Japan's Tokio Marine & Fire Insures Its Future with HP's Encina/9000 and DCE/9000


  • Tokio Marine & Fire Insurance Company, Ltd., Tokyo, Japan


  • Improve business efficiency and build a more flexible IT infrastructure while preserving data integrity and security through open, distributed on-line transaction processing (OLTP) technologies.
  • Update inefficient, point-to-point network.
  • Improve 10-second response time typical of the mainframe system.
  • Reduce system operating costs.
  • Improve ease of use and user training by replacing complex, outmoded menu system.
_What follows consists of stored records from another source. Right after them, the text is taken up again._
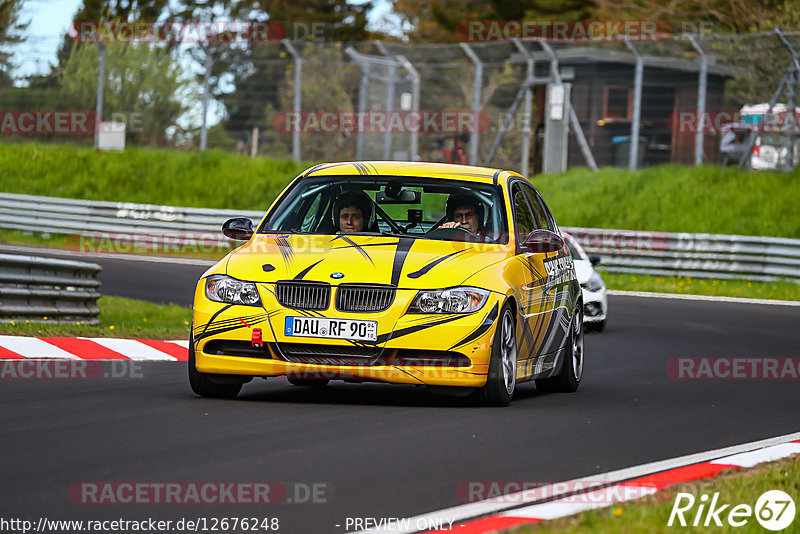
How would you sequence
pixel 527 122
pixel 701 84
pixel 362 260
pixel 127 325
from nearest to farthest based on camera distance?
pixel 362 260
pixel 127 325
pixel 701 84
pixel 527 122

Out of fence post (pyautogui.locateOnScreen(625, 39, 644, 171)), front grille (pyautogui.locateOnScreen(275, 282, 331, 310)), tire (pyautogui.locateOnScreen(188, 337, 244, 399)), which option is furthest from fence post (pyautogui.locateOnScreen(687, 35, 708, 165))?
front grille (pyautogui.locateOnScreen(275, 282, 331, 310))

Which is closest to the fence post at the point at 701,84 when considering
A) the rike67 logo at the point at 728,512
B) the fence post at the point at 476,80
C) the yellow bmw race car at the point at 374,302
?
the fence post at the point at 476,80

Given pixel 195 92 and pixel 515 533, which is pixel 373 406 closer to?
pixel 515 533

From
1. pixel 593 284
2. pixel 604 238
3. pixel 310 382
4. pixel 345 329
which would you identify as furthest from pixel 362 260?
pixel 604 238

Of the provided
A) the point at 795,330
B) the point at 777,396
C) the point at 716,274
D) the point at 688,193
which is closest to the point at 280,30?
the point at 688,193

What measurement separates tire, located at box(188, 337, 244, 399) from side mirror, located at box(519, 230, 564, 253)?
7.00 ft

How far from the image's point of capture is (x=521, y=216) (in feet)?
34.3

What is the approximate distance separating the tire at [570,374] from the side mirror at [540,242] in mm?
1197

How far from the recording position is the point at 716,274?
26.2 meters

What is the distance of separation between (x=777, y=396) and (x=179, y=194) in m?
26.8

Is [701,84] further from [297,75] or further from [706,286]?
[297,75]

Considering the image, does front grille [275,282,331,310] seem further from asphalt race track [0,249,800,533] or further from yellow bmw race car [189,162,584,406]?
asphalt race track [0,249,800,533]

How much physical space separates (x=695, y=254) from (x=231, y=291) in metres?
18.7

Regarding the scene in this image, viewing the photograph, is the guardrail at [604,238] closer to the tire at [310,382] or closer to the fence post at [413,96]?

  • Replace 72 obsolete IBM 8100 branch minicomputers with 60 HP 9000 Business Servers running the HP Encina/9000 transaction-processing monitor, HP DCE/9000, HP OpenView system and network management software, and HP SwitchOver/UX high-availability software.
  • Use HP Professional Services to manage the project, design and implement a private frame-relay network infrastructure, and develop custom middleware to enable Encina/9000 to handle the requirements of a large-scale, online system.
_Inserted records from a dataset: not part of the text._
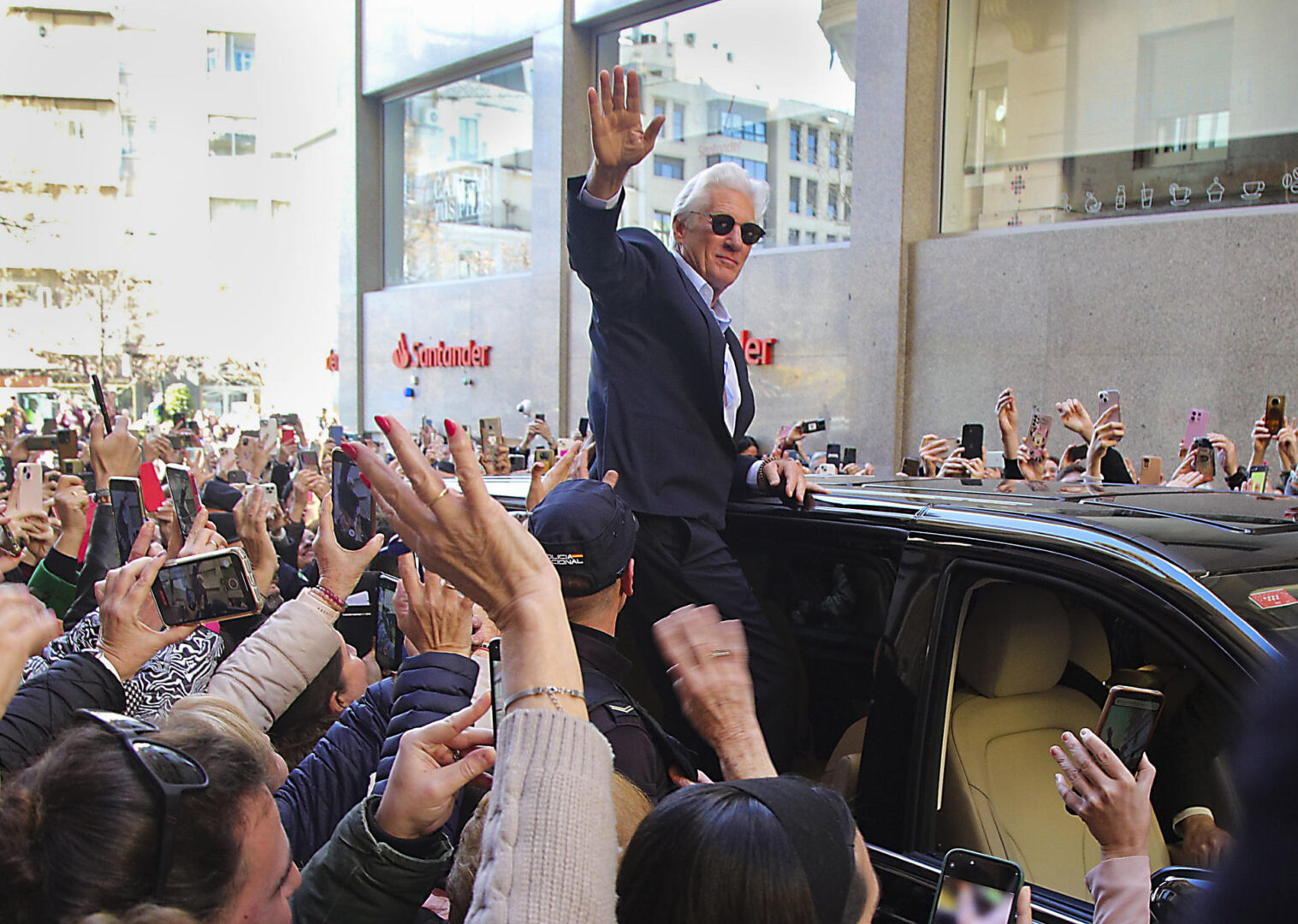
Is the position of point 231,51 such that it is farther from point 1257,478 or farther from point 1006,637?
point 1006,637

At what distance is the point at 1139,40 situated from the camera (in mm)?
10867

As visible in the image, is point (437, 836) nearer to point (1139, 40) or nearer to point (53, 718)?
point (53, 718)

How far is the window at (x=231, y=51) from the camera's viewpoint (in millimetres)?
40250

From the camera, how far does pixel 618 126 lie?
2.49 metres

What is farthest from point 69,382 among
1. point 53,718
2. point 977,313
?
point 53,718

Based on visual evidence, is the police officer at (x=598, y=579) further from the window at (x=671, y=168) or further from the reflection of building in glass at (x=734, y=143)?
the window at (x=671, y=168)

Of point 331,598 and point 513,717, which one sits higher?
point 513,717

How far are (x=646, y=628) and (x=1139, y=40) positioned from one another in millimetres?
10507

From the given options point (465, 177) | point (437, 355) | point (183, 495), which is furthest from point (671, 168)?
point (183, 495)

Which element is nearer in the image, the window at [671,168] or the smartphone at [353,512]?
the smartphone at [353,512]

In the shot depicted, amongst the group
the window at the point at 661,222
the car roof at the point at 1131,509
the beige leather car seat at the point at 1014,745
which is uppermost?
the window at the point at 661,222

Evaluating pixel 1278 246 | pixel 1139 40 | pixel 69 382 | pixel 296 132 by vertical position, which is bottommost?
pixel 69 382

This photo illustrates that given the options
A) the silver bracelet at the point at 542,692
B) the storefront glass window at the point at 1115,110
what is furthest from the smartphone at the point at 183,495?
the storefront glass window at the point at 1115,110

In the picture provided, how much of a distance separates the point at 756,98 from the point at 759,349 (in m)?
3.57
  • Business efficiency and individual productivity improved through reduction of online response time from 10 to 4.5 seconds
  • Ease of use and user training vastly improved through simplification of menu scheme and graphical user interface
  • Communication backbone that will enable Tokio Marine to meet future business requirements.

"We will use it (this solution) as our information infrastructure for the next two decades."

A Custom Approach to Distributed OLTP

Few companies in Japan have greater requirements for fast, reliable, and secure data processing than property and casualty insurance companies. Yet, because of concerns about the integrity and security of the large volumes of data they process, most of these non-life insurance companies have continued to rely on large, slow, centralized mainframe systems. Tokio Marine & Fire Insurance, Ltd. was among the first to risk the conversion to faster, more efficient UNIX(R) system-based distributed processing.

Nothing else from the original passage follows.